La Strada

Un juge au coeur sensible… pour les capitalistes

La Cour d’appel de Mons a condamné la Ville de La Louvière à dédommager le groupe Wilhelm & Co dans l’affaire de la Strada. Un expert judiciaire doit estimer le montant du « préjudice » qui pourrait s’élever à 86 millions d’euros. Soit… la moitié du déficit de la commune, ou 10 ans de salaire de 200 travailleurs communaux (des puéricultrices par exemple), ou encore 580 maisons de 110 m2. Pas de quoi faire douter les juges de la cour d’appel apparemment. 

Comment la ville s’est jetée dans la gueule du loup ?

Comment en est-on arrivé là ? En 2008, la majorité PS-MR à La Louvière signe un contrat de Partenariat Public Privé avec le groupe Wilhelm & Co pour construire un ensemble de résidences et d’espaces commerciaux à la place de l’ancienne usine Boch. L’argent public coule à flot : la Ville,  la Région Wallonne, les fonds européens financent la destruction du site, l’assainissement des terrains pollués par le plomb et l’arsenic des faïenceries, la remise à neuf du réseau routier… En 2012, tout est fin prêt pour que messieurs les promoteurs immobiliers commencent leur partie des travaux. 

Là, patatras, changement de programme ! Les patrons de Wilhelm & Co ont refait leurs calculs. Ils estiment que la concurrence des centres commerciaux des Grands Prés à Mons, de Rive Gauche à Charleroi, risque de leur faire de l’ombre. Ils exigent de modifier le projet et de remplacer les logements prévus par des centres de divertissements, un complexe de cinéma, afin d’attirer les consommateurs. Refus du Collège communal, sous pression des petits commerçants du centre-ville déjà moribond. C’est le début des ennuis. 

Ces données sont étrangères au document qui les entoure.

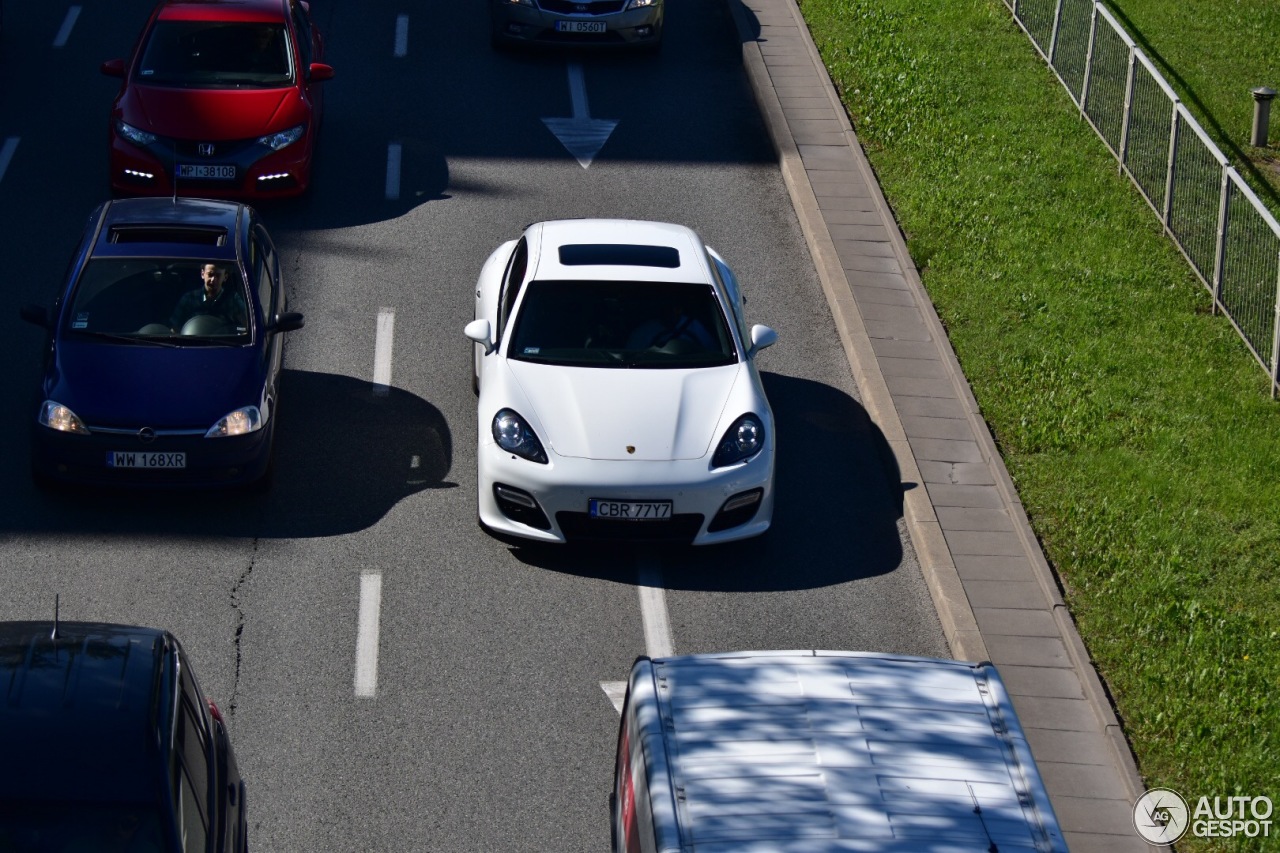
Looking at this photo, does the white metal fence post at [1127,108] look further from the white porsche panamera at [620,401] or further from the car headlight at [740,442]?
the car headlight at [740,442]

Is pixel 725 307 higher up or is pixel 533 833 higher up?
pixel 725 307

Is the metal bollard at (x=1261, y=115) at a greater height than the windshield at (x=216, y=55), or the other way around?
the windshield at (x=216, y=55)

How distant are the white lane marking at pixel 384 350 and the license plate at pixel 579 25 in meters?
6.29

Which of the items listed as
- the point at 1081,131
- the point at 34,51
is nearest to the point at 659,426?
the point at 1081,131

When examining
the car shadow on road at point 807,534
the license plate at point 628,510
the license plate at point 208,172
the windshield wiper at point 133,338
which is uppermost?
the windshield wiper at point 133,338

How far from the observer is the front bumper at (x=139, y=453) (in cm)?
1023

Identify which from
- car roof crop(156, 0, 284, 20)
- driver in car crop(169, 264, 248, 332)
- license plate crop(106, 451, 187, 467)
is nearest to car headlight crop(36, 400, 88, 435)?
license plate crop(106, 451, 187, 467)

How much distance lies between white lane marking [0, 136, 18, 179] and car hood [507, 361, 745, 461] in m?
7.42

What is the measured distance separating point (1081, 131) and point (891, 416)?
6243mm

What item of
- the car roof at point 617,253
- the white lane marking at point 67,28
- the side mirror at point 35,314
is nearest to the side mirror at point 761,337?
the car roof at point 617,253

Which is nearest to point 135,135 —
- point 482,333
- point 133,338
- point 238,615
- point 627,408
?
point 133,338

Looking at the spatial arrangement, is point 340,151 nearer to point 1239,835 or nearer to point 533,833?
point 533,833

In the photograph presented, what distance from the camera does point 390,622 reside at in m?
9.62

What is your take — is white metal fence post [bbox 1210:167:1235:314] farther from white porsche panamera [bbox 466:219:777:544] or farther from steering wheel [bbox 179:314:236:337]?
steering wheel [bbox 179:314:236:337]
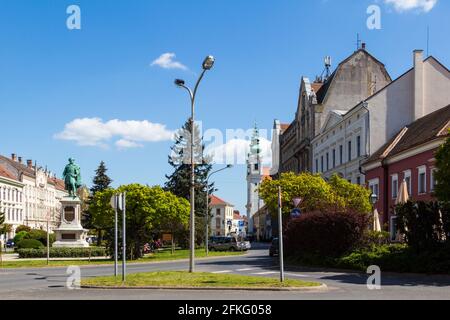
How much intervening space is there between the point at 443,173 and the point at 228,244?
37330mm

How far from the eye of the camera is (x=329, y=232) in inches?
1262

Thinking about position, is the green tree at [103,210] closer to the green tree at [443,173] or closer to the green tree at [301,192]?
the green tree at [301,192]

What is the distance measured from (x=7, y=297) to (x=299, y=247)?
1959 centimetres

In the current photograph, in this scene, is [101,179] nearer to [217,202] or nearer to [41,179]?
[41,179]

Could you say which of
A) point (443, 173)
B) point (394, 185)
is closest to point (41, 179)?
point (394, 185)

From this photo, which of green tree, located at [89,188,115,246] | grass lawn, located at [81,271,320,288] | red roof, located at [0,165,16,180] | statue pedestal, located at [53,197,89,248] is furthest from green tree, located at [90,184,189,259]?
red roof, located at [0,165,16,180]

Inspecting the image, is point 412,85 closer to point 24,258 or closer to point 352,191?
point 352,191

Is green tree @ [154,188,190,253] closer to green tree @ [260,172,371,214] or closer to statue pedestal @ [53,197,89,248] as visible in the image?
statue pedestal @ [53,197,89,248]

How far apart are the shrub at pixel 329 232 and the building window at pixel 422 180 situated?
1060 cm

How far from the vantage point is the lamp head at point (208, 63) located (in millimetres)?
23259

Les architectes et les ouvriers arrêtent de travailler et laissent place aux avocats des deux parties. Chacun accuse l’autre d’avoir rompu le contrat. Une longue procédure juridique aboutit à un premier jugement du tribunal de première instance qui renvoie la Ville et le promoteur dos à dos. Mais en appel, les avocats du promoteur obtiennent gain de cause. Ils réclament 86 millions de dommages et intérêts. Ce montant correspond tout simplement aux bénéfices escomptés par le groupe immobilier. La Ville, et les habitants, sont donc condamnés par un juge à payer les profits que les actionnaires de Wilhelm & Co attendaient de leur investissement… alors même que sur les 200 millions que les promoteurs immobiliers devaient consacrer à la réalisation du projet, seuls 12 millions ont été dépensés (dont beaucoup en frais d’avocats) ! 

Aujourd’hui, à la place des logements et des espaces commerciaux prévus, il n’y a que des roseaux qui poussent autour de mares. Un bel exemple de Partenariat Public Privé qui consiste à faire dépendre les besoins de la population du profit capitaliste.